Mais, dans l’attente de ces résultats, il fallait tourner le dos à l’ennemi, lui livrer un territoire qu’il n’avait pas conquis, abandonner à ses ravages tout : maisons, sol, population, de la frontière à la capitale. Cet aveu d’impuissance n’affaiblirait-il pas dans le pays entier l’énergie ? Paris lui-même, Paris surtout, terme de cette marche, la comprendrait-il, et l’utilité effacerait-elle l’humiliation aux yeux de cette cité si difficile à deviner et à contenir ? Et si la révolte naissant de la honte, Paris répondait à cette retraite par une révolution, la révolution ne ruinerait-elle pas la défense ? Et si une lutte civile ensanglantait la capitale nous vaudrait-elle cette suprême épreuve que la Prusse, après nous avoir apporté la guerre, dût mettre la paix parmi nous ?

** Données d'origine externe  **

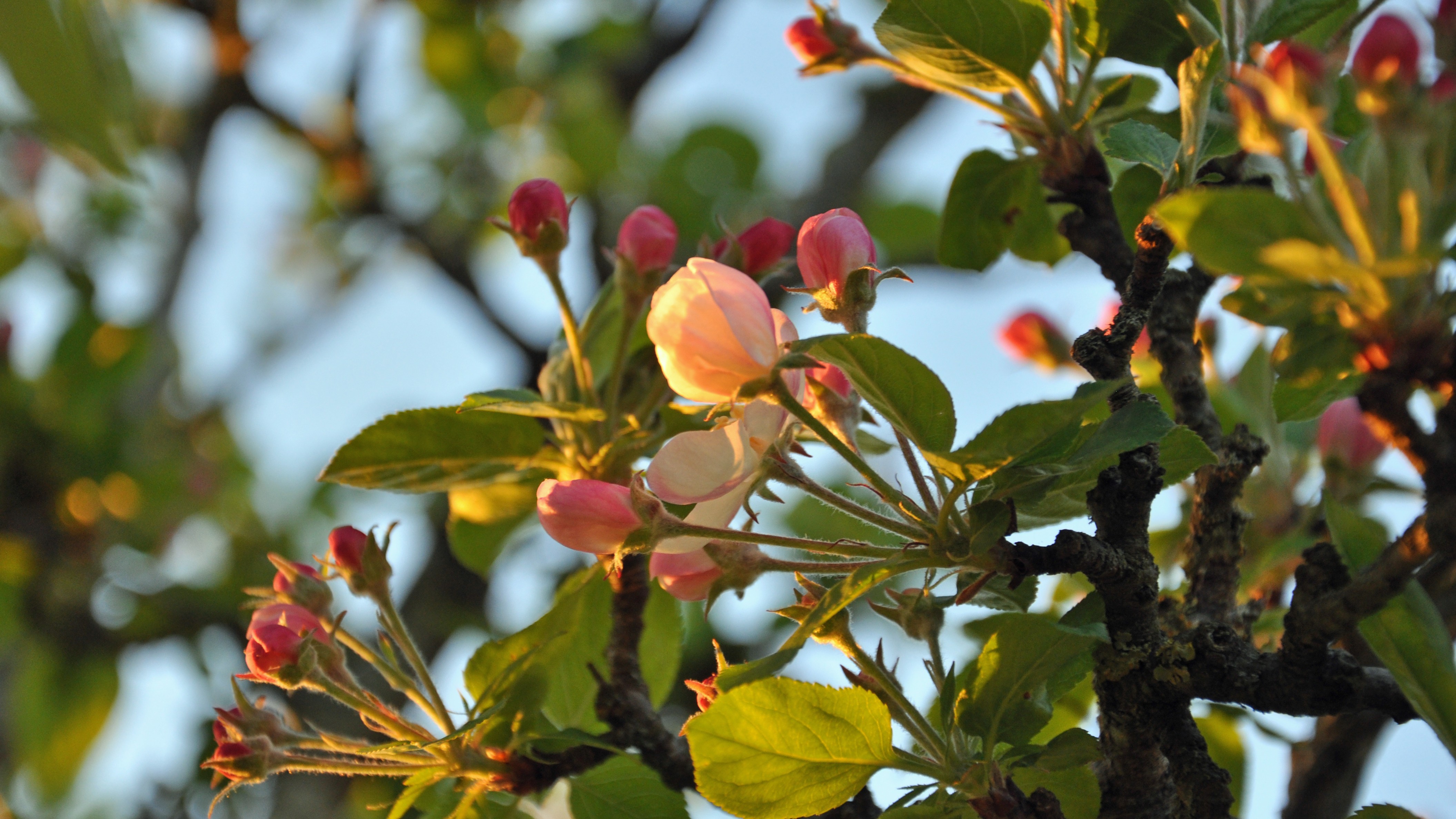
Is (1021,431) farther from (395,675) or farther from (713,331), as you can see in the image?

On n’avait donc à choisir qu’entre des périls. Le premier parti, plus énergique d’apparence, plus flatteur pour l’orgueil national, aboutissait, à défaut d’un succès plus que douteux, à des désastres irréparables. Le second imposait ses humiliations, ses amertumes et ses sacrifices dès le début, mais offrait ensuite de sûrs avantages à un peuple assez courageux pour se donner tout d’abord les apparences de la peur.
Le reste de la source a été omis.